I have three blog posts on installing and using R in SQL Server.
First, installing SQL Server R Services:
I’m excited that CTP 3 of SQL Server 2016 is publicly available, in no small part because it is our first look at SQL Server R Services. In this post, I’m going to walk through installing Don’t-Call-It-SSRS on a machine.
Getting a Linux machine to talk to a SQL Server instance is harder than it should be. Yes, Microsoft has a Linux ODBC driver and some easy setup instructions…if you’re using Red Hat or SuSE. Hopefully this helps you get connected.
If you’re using RStudio on Windows, it’s a lot easier: create a DSN using your ODBC Data Sources.
Finally, using SQL Server R Services:
So, what’s the major use of SQL Server R Services? Early on, I see batch processing as the main driver here. The whole point of getting involved with Revolution R is to create sever-quality R, so imagine a SQL Agent job which runs this procedure once a night against some raw data set. The R job could build a model, process that data, and return a result set. You take that result set and feed it into a table for reporting purposes. I’d like to see more uses, but this is probably the first one we’ll see in the wild.
It’s a preview of a V1 product. Keep that in mind.
The first and third posts are for CTP 3, so beware the time-sensitive material warnings.
Mickey Stuewe hosted T-SQL Tuesday this month. Her topic: data modeling gone wrong. A few choice posts on the topic follow.
One of the problems I’ve seen with careless use of surrogate keys are the duplication of natural keys. Quite often it’s overlooked that the natural key still needs to have a unique constraint. Without it, the reporting team ends up having to use MAX or DISTINCT to get the latest instance of the natural key, or SSIS packages are needed to clean up the duplicates. This can be compounded with many-to-many tables.
Surrogate keys are not replacements for natural keys; they are physical implementation mechanisms to make your life easier.
Rob Farley wants you to think about design and whether your warehouse is built in a way that helps the business:
Many data professionals look at a data warehouse as a platform for reporting, built according to the available data sources. I disagree with this.
The models within a data warehouse should describe the business. If it doesn’t, it’s a data model gone wrong.

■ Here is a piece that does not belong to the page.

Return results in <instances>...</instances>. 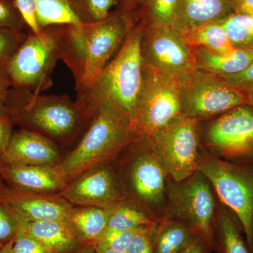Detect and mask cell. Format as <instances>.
Returning <instances> with one entry per match:
<instances>
[{"label": "cell", "mask_w": 253, "mask_h": 253, "mask_svg": "<svg viewBox=\"0 0 253 253\" xmlns=\"http://www.w3.org/2000/svg\"><path fill=\"white\" fill-rule=\"evenodd\" d=\"M61 56L59 40L43 31L23 39L7 62L12 87L40 94L51 84V74Z\"/></svg>", "instance_id": "ba28073f"}, {"label": "cell", "mask_w": 253, "mask_h": 253, "mask_svg": "<svg viewBox=\"0 0 253 253\" xmlns=\"http://www.w3.org/2000/svg\"><path fill=\"white\" fill-rule=\"evenodd\" d=\"M59 194L73 206L108 208L125 199L117 176L110 164L83 172L69 181Z\"/></svg>", "instance_id": "5bb4252c"}, {"label": "cell", "mask_w": 253, "mask_h": 253, "mask_svg": "<svg viewBox=\"0 0 253 253\" xmlns=\"http://www.w3.org/2000/svg\"><path fill=\"white\" fill-rule=\"evenodd\" d=\"M234 13L231 0H179L172 28L182 35Z\"/></svg>", "instance_id": "ac0fdd59"}, {"label": "cell", "mask_w": 253, "mask_h": 253, "mask_svg": "<svg viewBox=\"0 0 253 253\" xmlns=\"http://www.w3.org/2000/svg\"><path fill=\"white\" fill-rule=\"evenodd\" d=\"M181 84L183 117L201 120L247 104L244 91L213 73L195 70Z\"/></svg>", "instance_id": "9c48e42d"}, {"label": "cell", "mask_w": 253, "mask_h": 253, "mask_svg": "<svg viewBox=\"0 0 253 253\" xmlns=\"http://www.w3.org/2000/svg\"><path fill=\"white\" fill-rule=\"evenodd\" d=\"M234 13L253 16V0H232Z\"/></svg>", "instance_id": "60d3db41"}, {"label": "cell", "mask_w": 253, "mask_h": 253, "mask_svg": "<svg viewBox=\"0 0 253 253\" xmlns=\"http://www.w3.org/2000/svg\"><path fill=\"white\" fill-rule=\"evenodd\" d=\"M4 244L2 242H0V250L2 249L3 246H4Z\"/></svg>", "instance_id": "7dc6e473"}, {"label": "cell", "mask_w": 253, "mask_h": 253, "mask_svg": "<svg viewBox=\"0 0 253 253\" xmlns=\"http://www.w3.org/2000/svg\"><path fill=\"white\" fill-rule=\"evenodd\" d=\"M199 122L181 117L147 139L159 156L171 180L179 182L198 170Z\"/></svg>", "instance_id": "30bf717a"}, {"label": "cell", "mask_w": 253, "mask_h": 253, "mask_svg": "<svg viewBox=\"0 0 253 253\" xmlns=\"http://www.w3.org/2000/svg\"><path fill=\"white\" fill-rule=\"evenodd\" d=\"M107 208L94 206H73L67 220L78 237L96 244L107 228Z\"/></svg>", "instance_id": "7402d4cb"}, {"label": "cell", "mask_w": 253, "mask_h": 253, "mask_svg": "<svg viewBox=\"0 0 253 253\" xmlns=\"http://www.w3.org/2000/svg\"><path fill=\"white\" fill-rule=\"evenodd\" d=\"M12 253H52V252L38 240L21 231H18L13 243Z\"/></svg>", "instance_id": "836d02e7"}, {"label": "cell", "mask_w": 253, "mask_h": 253, "mask_svg": "<svg viewBox=\"0 0 253 253\" xmlns=\"http://www.w3.org/2000/svg\"><path fill=\"white\" fill-rule=\"evenodd\" d=\"M92 120L78 146L57 163L67 184L91 168L109 164L126 146L139 139L130 118L107 103L93 106Z\"/></svg>", "instance_id": "6da1fadb"}, {"label": "cell", "mask_w": 253, "mask_h": 253, "mask_svg": "<svg viewBox=\"0 0 253 253\" xmlns=\"http://www.w3.org/2000/svg\"><path fill=\"white\" fill-rule=\"evenodd\" d=\"M241 89L244 91L245 96H246L247 104L253 109V85L242 88Z\"/></svg>", "instance_id": "b9f144b4"}, {"label": "cell", "mask_w": 253, "mask_h": 253, "mask_svg": "<svg viewBox=\"0 0 253 253\" xmlns=\"http://www.w3.org/2000/svg\"><path fill=\"white\" fill-rule=\"evenodd\" d=\"M0 206L17 220L19 226L31 221L67 219L73 207L59 194L30 192L1 182Z\"/></svg>", "instance_id": "9a60e30c"}, {"label": "cell", "mask_w": 253, "mask_h": 253, "mask_svg": "<svg viewBox=\"0 0 253 253\" xmlns=\"http://www.w3.org/2000/svg\"><path fill=\"white\" fill-rule=\"evenodd\" d=\"M211 250H212V247L207 241L199 236L192 244L179 253H209Z\"/></svg>", "instance_id": "ab89813d"}, {"label": "cell", "mask_w": 253, "mask_h": 253, "mask_svg": "<svg viewBox=\"0 0 253 253\" xmlns=\"http://www.w3.org/2000/svg\"><path fill=\"white\" fill-rule=\"evenodd\" d=\"M95 251L96 253H122L96 244H95Z\"/></svg>", "instance_id": "7bdbcfd3"}, {"label": "cell", "mask_w": 253, "mask_h": 253, "mask_svg": "<svg viewBox=\"0 0 253 253\" xmlns=\"http://www.w3.org/2000/svg\"><path fill=\"white\" fill-rule=\"evenodd\" d=\"M12 84L7 72V63L0 65V115H8V97Z\"/></svg>", "instance_id": "8d00e7d4"}, {"label": "cell", "mask_w": 253, "mask_h": 253, "mask_svg": "<svg viewBox=\"0 0 253 253\" xmlns=\"http://www.w3.org/2000/svg\"><path fill=\"white\" fill-rule=\"evenodd\" d=\"M23 41L21 33L0 28V65L9 61Z\"/></svg>", "instance_id": "1f68e13d"}, {"label": "cell", "mask_w": 253, "mask_h": 253, "mask_svg": "<svg viewBox=\"0 0 253 253\" xmlns=\"http://www.w3.org/2000/svg\"><path fill=\"white\" fill-rule=\"evenodd\" d=\"M141 53L144 63L180 81L196 70L192 48L172 28L143 23Z\"/></svg>", "instance_id": "7c38bea8"}, {"label": "cell", "mask_w": 253, "mask_h": 253, "mask_svg": "<svg viewBox=\"0 0 253 253\" xmlns=\"http://www.w3.org/2000/svg\"><path fill=\"white\" fill-rule=\"evenodd\" d=\"M24 25L14 1L11 2L9 0H0V28L21 33Z\"/></svg>", "instance_id": "4dcf8cb0"}, {"label": "cell", "mask_w": 253, "mask_h": 253, "mask_svg": "<svg viewBox=\"0 0 253 253\" xmlns=\"http://www.w3.org/2000/svg\"><path fill=\"white\" fill-rule=\"evenodd\" d=\"M233 85L240 89L253 85V61L249 67L242 72L231 76H221Z\"/></svg>", "instance_id": "74e56055"}, {"label": "cell", "mask_w": 253, "mask_h": 253, "mask_svg": "<svg viewBox=\"0 0 253 253\" xmlns=\"http://www.w3.org/2000/svg\"><path fill=\"white\" fill-rule=\"evenodd\" d=\"M7 107L13 122L54 138L72 134L83 114L79 104L68 96H44L17 88L10 91Z\"/></svg>", "instance_id": "277c9868"}, {"label": "cell", "mask_w": 253, "mask_h": 253, "mask_svg": "<svg viewBox=\"0 0 253 253\" xmlns=\"http://www.w3.org/2000/svg\"><path fill=\"white\" fill-rule=\"evenodd\" d=\"M208 146L227 159L253 161V109L248 104L221 114L206 134Z\"/></svg>", "instance_id": "4fadbf2b"}, {"label": "cell", "mask_w": 253, "mask_h": 253, "mask_svg": "<svg viewBox=\"0 0 253 253\" xmlns=\"http://www.w3.org/2000/svg\"><path fill=\"white\" fill-rule=\"evenodd\" d=\"M17 220L0 206V242L14 239L19 229Z\"/></svg>", "instance_id": "d590c367"}, {"label": "cell", "mask_w": 253, "mask_h": 253, "mask_svg": "<svg viewBox=\"0 0 253 253\" xmlns=\"http://www.w3.org/2000/svg\"><path fill=\"white\" fill-rule=\"evenodd\" d=\"M142 33L143 23L133 28L94 83L81 91L78 104L83 114L96 104L107 103L126 113L134 124L144 71Z\"/></svg>", "instance_id": "7a4b0ae2"}, {"label": "cell", "mask_w": 253, "mask_h": 253, "mask_svg": "<svg viewBox=\"0 0 253 253\" xmlns=\"http://www.w3.org/2000/svg\"><path fill=\"white\" fill-rule=\"evenodd\" d=\"M13 123L8 115H0V156L7 147L12 135Z\"/></svg>", "instance_id": "f35d334b"}, {"label": "cell", "mask_w": 253, "mask_h": 253, "mask_svg": "<svg viewBox=\"0 0 253 253\" xmlns=\"http://www.w3.org/2000/svg\"><path fill=\"white\" fill-rule=\"evenodd\" d=\"M23 22L31 30L33 34L40 35L41 29L37 20L36 0H13Z\"/></svg>", "instance_id": "d6a6232c"}, {"label": "cell", "mask_w": 253, "mask_h": 253, "mask_svg": "<svg viewBox=\"0 0 253 253\" xmlns=\"http://www.w3.org/2000/svg\"><path fill=\"white\" fill-rule=\"evenodd\" d=\"M82 253H96V251H95V249H86L85 251H84V252H83Z\"/></svg>", "instance_id": "bcb514c9"}, {"label": "cell", "mask_w": 253, "mask_h": 253, "mask_svg": "<svg viewBox=\"0 0 253 253\" xmlns=\"http://www.w3.org/2000/svg\"><path fill=\"white\" fill-rule=\"evenodd\" d=\"M83 23L102 21L111 14L116 0H68Z\"/></svg>", "instance_id": "f1b7e54d"}, {"label": "cell", "mask_w": 253, "mask_h": 253, "mask_svg": "<svg viewBox=\"0 0 253 253\" xmlns=\"http://www.w3.org/2000/svg\"><path fill=\"white\" fill-rule=\"evenodd\" d=\"M219 23L236 48L253 51V16L234 13Z\"/></svg>", "instance_id": "4316f807"}, {"label": "cell", "mask_w": 253, "mask_h": 253, "mask_svg": "<svg viewBox=\"0 0 253 253\" xmlns=\"http://www.w3.org/2000/svg\"><path fill=\"white\" fill-rule=\"evenodd\" d=\"M241 232L242 229L235 216L224 209L218 211L213 249L218 253H252Z\"/></svg>", "instance_id": "603a6c76"}, {"label": "cell", "mask_w": 253, "mask_h": 253, "mask_svg": "<svg viewBox=\"0 0 253 253\" xmlns=\"http://www.w3.org/2000/svg\"><path fill=\"white\" fill-rule=\"evenodd\" d=\"M153 226L138 229L131 239L126 253H154L151 243Z\"/></svg>", "instance_id": "e575fe53"}, {"label": "cell", "mask_w": 253, "mask_h": 253, "mask_svg": "<svg viewBox=\"0 0 253 253\" xmlns=\"http://www.w3.org/2000/svg\"><path fill=\"white\" fill-rule=\"evenodd\" d=\"M144 139V147L127 167L126 187L132 202L159 221L167 205L168 174L152 145Z\"/></svg>", "instance_id": "8fae6325"}, {"label": "cell", "mask_w": 253, "mask_h": 253, "mask_svg": "<svg viewBox=\"0 0 253 253\" xmlns=\"http://www.w3.org/2000/svg\"><path fill=\"white\" fill-rule=\"evenodd\" d=\"M132 29V18L126 11L98 22L68 26L66 41L80 92L91 85Z\"/></svg>", "instance_id": "3957f363"}, {"label": "cell", "mask_w": 253, "mask_h": 253, "mask_svg": "<svg viewBox=\"0 0 253 253\" xmlns=\"http://www.w3.org/2000/svg\"><path fill=\"white\" fill-rule=\"evenodd\" d=\"M144 3V24L172 28L179 0H142Z\"/></svg>", "instance_id": "83f0119b"}, {"label": "cell", "mask_w": 253, "mask_h": 253, "mask_svg": "<svg viewBox=\"0 0 253 253\" xmlns=\"http://www.w3.org/2000/svg\"><path fill=\"white\" fill-rule=\"evenodd\" d=\"M122 1L126 6H130L131 5L135 4L136 1H139V0H122Z\"/></svg>", "instance_id": "f6af8a7d"}, {"label": "cell", "mask_w": 253, "mask_h": 253, "mask_svg": "<svg viewBox=\"0 0 253 253\" xmlns=\"http://www.w3.org/2000/svg\"><path fill=\"white\" fill-rule=\"evenodd\" d=\"M231 1H232V0H231Z\"/></svg>", "instance_id": "c3c4849f"}, {"label": "cell", "mask_w": 253, "mask_h": 253, "mask_svg": "<svg viewBox=\"0 0 253 253\" xmlns=\"http://www.w3.org/2000/svg\"><path fill=\"white\" fill-rule=\"evenodd\" d=\"M201 171L224 206L239 221L246 242L253 253V169L214 157L200 155Z\"/></svg>", "instance_id": "8992f818"}, {"label": "cell", "mask_w": 253, "mask_h": 253, "mask_svg": "<svg viewBox=\"0 0 253 253\" xmlns=\"http://www.w3.org/2000/svg\"><path fill=\"white\" fill-rule=\"evenodd\" d=\"M181 117L180 80L144 63L134 121L139 137L151 139Z\"/></svg>", "instance_id": "5b68a950"}, {"label": "cell", "mask_w": 253, "mask_h": 253, "mask_svg": "<svg viewBox=\"0 0 253 253\" xmlns=\"http://www.w3.org/2000/svg\"><path fill=\"white\" fill-rule=\"evenodd\" d=\"M14 239H11V241H8L6 244L4 245L2 249L0 250V253H12V246L14 243Z\"/></svg>", "instance_id": "ee69618b"}, {"label": "cell", "mask_w": 253, "mask_h": 253, "mask_svg": "<svg viewBox=\"0 0 253 253\" xmlns=\"http://www.w3.org/2000/svg\"><path fill=\"white\" fill-rule=\"evenodd\" d=\"M199 236L189 226L170 218L163 217L151 231L154 253H179Z\"/></svg>", "instance_id": "44dd1931"}, {"label": "cell", "mask_w": 253, "mask_h": 253, "mask_svg": "<svg viewBox=\"0 0 253 253\" xmlns=\"http://www.w3.org/2000/svg\"><path fill=\"white\" fill-rule=\"evenodd\" d=\"M18 231L34 238L52 253H65L72 250L78 236L67 219L41 220L24 223Z\"/></svg>", "instance_id": "d6986e66"}, {"label": "cell", "mask_w": 253, "mask_h": 253, "mask_svg": "<svg viewBox=\"0 0 253 253\" xmlns=\"http://www.w3.org/2000/svg\"><path fill=\"white\" fill-rule=\"evenodd\" d=\"M211 186L199 170L179 182L170 179L168 183L167 205L163 217L189 226L213 249L218 211Z\"/></svg>", "instance_id": "52a82bcc"}, {"label": "cell", "mask_w": 253, "mask_h": 253, "mask_svg": "<svg viewBox=\"0 0 253 253\" xmlns=\"http://www.w3.org/2000/svg\"><path fill=\"white\" fill-rule=\"evenodd\" d=\"M37 20L41 29L54 25L80 26L83 22L68 0H36Z\"/></svg>", "instance_id": "484cf974"}, {"label": "cell", "mask_w": 253, "mask_h": 253, "mask_svg": "<svg viewBox=\"0 0 253 253\" xmlns=\"http://www.w3.org/2000/svg\"><path fill=\"white\" fill-rule=\"evenodd\" d=\"M0 161L12 165L54 166L59 162V151L47 136L31 129H20L12 133Z\"/></svg>", "instance_id": "2e32d148"}, {"label": "cell", "mask_w": 253, "mask_h": 253, "mask_svg": "<svg viewBox=\"0 0 253 253\" xmlns=\"http://www.w3.org/2000/svg\"><path fill=\"white\" fill-rule=\"evenodd\" d=\"M0 176L8 185L38 194H59L67 184L57 164L27 166L0 161Z\"/></svg>", "instance_id": "e0dca14e"}, {"label": "cell", "mask_w": 253, "mask_h": 253, "mask_svg": "<svg viewBox=\"0 0 253 253\" xmlns=\"http://www.w3.org/2000/svg\"><path fill=\"white\" fill-rule=\"evenodd\" d=\"M138 229H139L130 231H120L106 228L95 244L104 246L118 252L126 253L131 239Z\"/></svg>", "instance_id": "f546056e"}, {"label": "cell", "mask_w": 253, "mask_h": 253, "mask_svg": "<svg viewBox=\"0 0 253 253\" xmlns=\"http://www.w3.org/2000/svg\"><path fill=\"white\" fill-rule=\"evenodd\" d=\"M107 228L120 231H130L154 226L158 220L134 203L123 199L108 208Z\"/></svg>", "instance_id": "d4e9b609"}, {"label": "cell", "mask_w": 253, "mask_h": 253, "mask_svg": "<svg viewBox=\"0 0 253 253\" xmlns=\"http://www.w3.org/2000/svg\"><path fill=\"white\" fill-rule=\"evenodd\" d=\"M181 36L191 48H204L221 54H231L236 49L219 21L208 23Z\"/></svg>", "instance_id": "cb8c5ba5"}, {"label": "cell", "mask_w": 253, "mask_h": 253, "mask_svg": "<svg viewBox=\"0 0 253 253\" xmlns=\"http://www.w3.org/2000/svg\"><path fill=\"white\" fill-rule=\"evenodd\" d=\"M197 70L220 76L242 72L253 61V51L236 48L231 54H221L204 48H192Z\"/></svg>", "instance_id": "ffe728a7"}]
</instances>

What is the central thing that your business does? What is the main interest point? What do you need to look after? For me, this forms the core of the warehouse.
Thomas Rushton says name your stuff right. Picking the right name can be difficult. “Field1” probably isn’t the right name, though.
The tools for securely backing up computers, Web sites, data, and even entire hard drives have never been more affordable and ubiquitous. So there is zero excuse for not developing and sticking with a good backup strategy, whether you’re a home user or a Web site administrator.
PC World last year published a decent guide for Windows users who wish to take advantage of the the OS’s built-in backup capabilities. I’ve personally used Acronis and Macrium products, and find both do a good job making it easy to back up your rig. The main thing is to get into a habit of doing regular backups.
There are good guides all over the Internet showing users how to securely back up Linux systems (here’s one). Others tutorials are more OS-specific. For example, here’s a sensible backup approach for Debian servers. I’d like to hear from readers about their backup strategies — what works — particularly from those who maintain Linux-based Web servers like Apache and Nginx.
This article doesn’t directly relate to SQL Server, but it does act as a nice reminder: go make sure you have good backups. Of everything.